Set exercise | Can you rewrite every line of the entries below as a numbered list, skipping blank lines and leaving out the pictures?

Stored records |

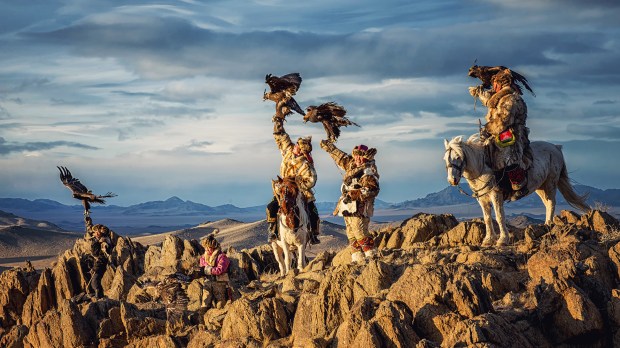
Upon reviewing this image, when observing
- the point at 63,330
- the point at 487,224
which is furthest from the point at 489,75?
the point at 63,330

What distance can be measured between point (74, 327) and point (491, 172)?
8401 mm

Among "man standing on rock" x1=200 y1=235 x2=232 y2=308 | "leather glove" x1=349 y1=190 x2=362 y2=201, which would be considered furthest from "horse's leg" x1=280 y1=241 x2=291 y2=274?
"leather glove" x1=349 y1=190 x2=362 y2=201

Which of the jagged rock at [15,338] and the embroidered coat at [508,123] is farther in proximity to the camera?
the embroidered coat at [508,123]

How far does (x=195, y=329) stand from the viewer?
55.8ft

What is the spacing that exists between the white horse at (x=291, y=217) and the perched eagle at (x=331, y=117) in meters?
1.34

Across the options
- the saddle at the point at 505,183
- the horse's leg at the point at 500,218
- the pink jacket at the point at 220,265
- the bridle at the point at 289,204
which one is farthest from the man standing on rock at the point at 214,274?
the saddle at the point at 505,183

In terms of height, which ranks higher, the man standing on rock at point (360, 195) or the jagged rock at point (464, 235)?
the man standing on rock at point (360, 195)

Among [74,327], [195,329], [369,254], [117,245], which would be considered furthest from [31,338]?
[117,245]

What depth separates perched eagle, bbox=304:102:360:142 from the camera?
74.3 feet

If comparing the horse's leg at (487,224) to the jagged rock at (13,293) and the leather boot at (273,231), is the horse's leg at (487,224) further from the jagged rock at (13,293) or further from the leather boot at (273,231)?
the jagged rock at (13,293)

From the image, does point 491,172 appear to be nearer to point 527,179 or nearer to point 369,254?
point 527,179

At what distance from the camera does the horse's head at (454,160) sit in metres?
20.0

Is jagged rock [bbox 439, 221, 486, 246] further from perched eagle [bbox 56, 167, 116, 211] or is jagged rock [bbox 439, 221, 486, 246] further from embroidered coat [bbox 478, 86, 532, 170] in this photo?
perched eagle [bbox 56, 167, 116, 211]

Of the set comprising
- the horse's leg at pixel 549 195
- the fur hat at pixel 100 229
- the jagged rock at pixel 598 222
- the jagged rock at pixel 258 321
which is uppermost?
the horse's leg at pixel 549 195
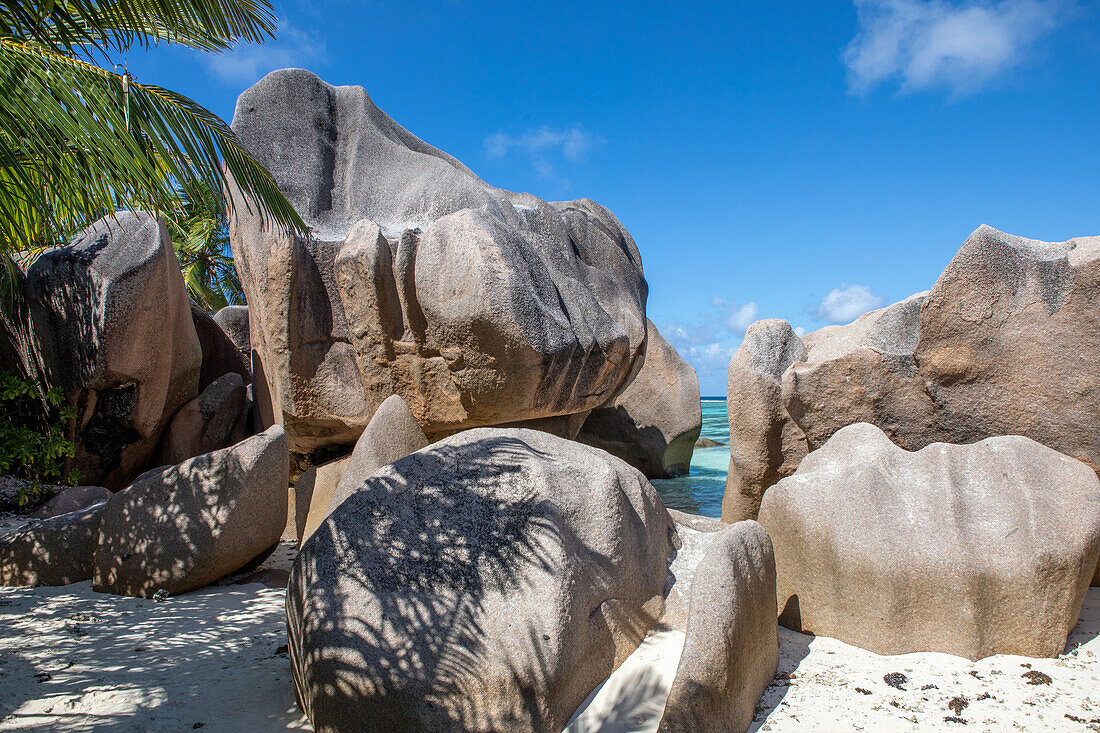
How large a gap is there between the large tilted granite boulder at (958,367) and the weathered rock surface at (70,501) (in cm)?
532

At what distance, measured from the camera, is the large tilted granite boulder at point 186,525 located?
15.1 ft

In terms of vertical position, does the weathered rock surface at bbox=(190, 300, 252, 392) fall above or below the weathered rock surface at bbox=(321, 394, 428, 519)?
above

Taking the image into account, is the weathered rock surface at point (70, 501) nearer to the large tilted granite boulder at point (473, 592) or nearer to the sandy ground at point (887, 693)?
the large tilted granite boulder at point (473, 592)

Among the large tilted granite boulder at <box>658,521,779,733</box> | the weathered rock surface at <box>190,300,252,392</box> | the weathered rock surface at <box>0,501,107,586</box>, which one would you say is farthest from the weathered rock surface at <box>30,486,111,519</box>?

Exercise result |
1. Upon reviewing this image, when observing
2. - the point at 63,330
3. - the point at 487,224
4. which is furthest from the point at 489,75?
5. the point at 63,330
6. What distance can be measured between point (74, 327) and point (491, 172)?
7. 8401 mm
8. Among "man standing on rock" x1=200 y1=235 x2=232 y2=308 | "leather glove" x1=349 y1=190 x2=362 y2=201, which would be considered furthest from "horse's leg" x1=280 y1=241 x2=291 y2=274?
9. "leather glove" x1=349 y1=190 x2=362 y2=201
10. Which of the jagged rock at [15,338] and the embroidered coat at [508,123] is farther in proximity to the camera?
11. the embroidered coat at [508,123]
12. How far does (x=195, y=329) stand from the viewer?
13. 55.8ft
14. What is the spacing that exists between the white horse at (x=291, y=217) and the perched eagle at (x=331, y=117) in meters?
15. 1.34
16. Across the options
17. - the saddle at the point at 505,183
18. - the horse's leg at the point at 500,218
19. - the pink jacket at the point at 220,265
20. - the bridle at the point at 289,204
21. which one is farthest from the man standing on rock at the point at 214,274?
22. the saddle at the point at 505,183
23. In terms of height, which ranks higher, the man standing on rock at point (360, 195) or the jagged rock at point (464, 235)?
24. the man standing on rock at point (360, 195)
25. Among [74,327], [195,329], [369,254], [117,245], which would be considered furthest from [31,338]?
26. [117,245]
27. What depth separates perched eagle, bbox=304:102:360:142 from the camera?
28. 74.3 feet
29. If comparing the horse's leg at (487,224) to the jagged rock at (13,293) and the leather boot at (273,231), is the horse's leg at (487,224) further from the jagged rock at (13,293) or further from the leather boot at (273,231)?
30. the jagged rock at (13,293)
31. From the image, does point 491,172 appear to be nearer to point 527,179 or nearer to point 369,254?
32. point 527,179
33. At what distance from the camera does the horse's head at (454,160) sit in metres?
34. 20.0
35. Is jagged rock [bbox 439, 221, 486, 246] further from perched eagle [bbox 56, 167, 116, 211] or is jagged rock [bbox 439, 221, 486, 246] further from embroidered coat [bbox 478, 86, 532, 170] in this photo?
36. perched eagle [bbox 56, 167, 116, 211]
37. Of the set comprising
38. - the horse's leg at pixel 549 195
39. - the fur hat at pixel 100 229
40. - the jagged rock at pixel 598 222
41. - the jagged rock at pixel 258 321
42. which is uppermost?
43. the horse's leg at pixel 549 195
44. How large a gap is there between the large tilted granite boulder at (958,367) and the weathered rock surface at (70,501) (in cm)?
45. 532
46. At what distance, measured from the camera, is the large tilted granite boulder at point 186,525 located?
47. 15.1 ft
48. In terms of vertical position, does the weathered rock surface at bbox=(190, 300, 252, 392) fall above or below the weathered rock surface at bbox=(321, 394, 428, 519)?
49. above
50. Taking the image into account, is the weathered rock surface at point (70, 501) nearer to the large tilted granite boulder at point (473, 592) or nearer to the sandy ground at point (887, 693)?
51. the large tilted granite boulder at point (473, 592)
52. Among the large tilted granite boulder at <box>658,521,779,733</box> | the weathered rock surface at <box>190,300,252,392</box> | the weathered rock surface at <box>0,501,107,586</box>, which one would you say is farthest from the weathered rock surface at <box>30,486,111,519</box>?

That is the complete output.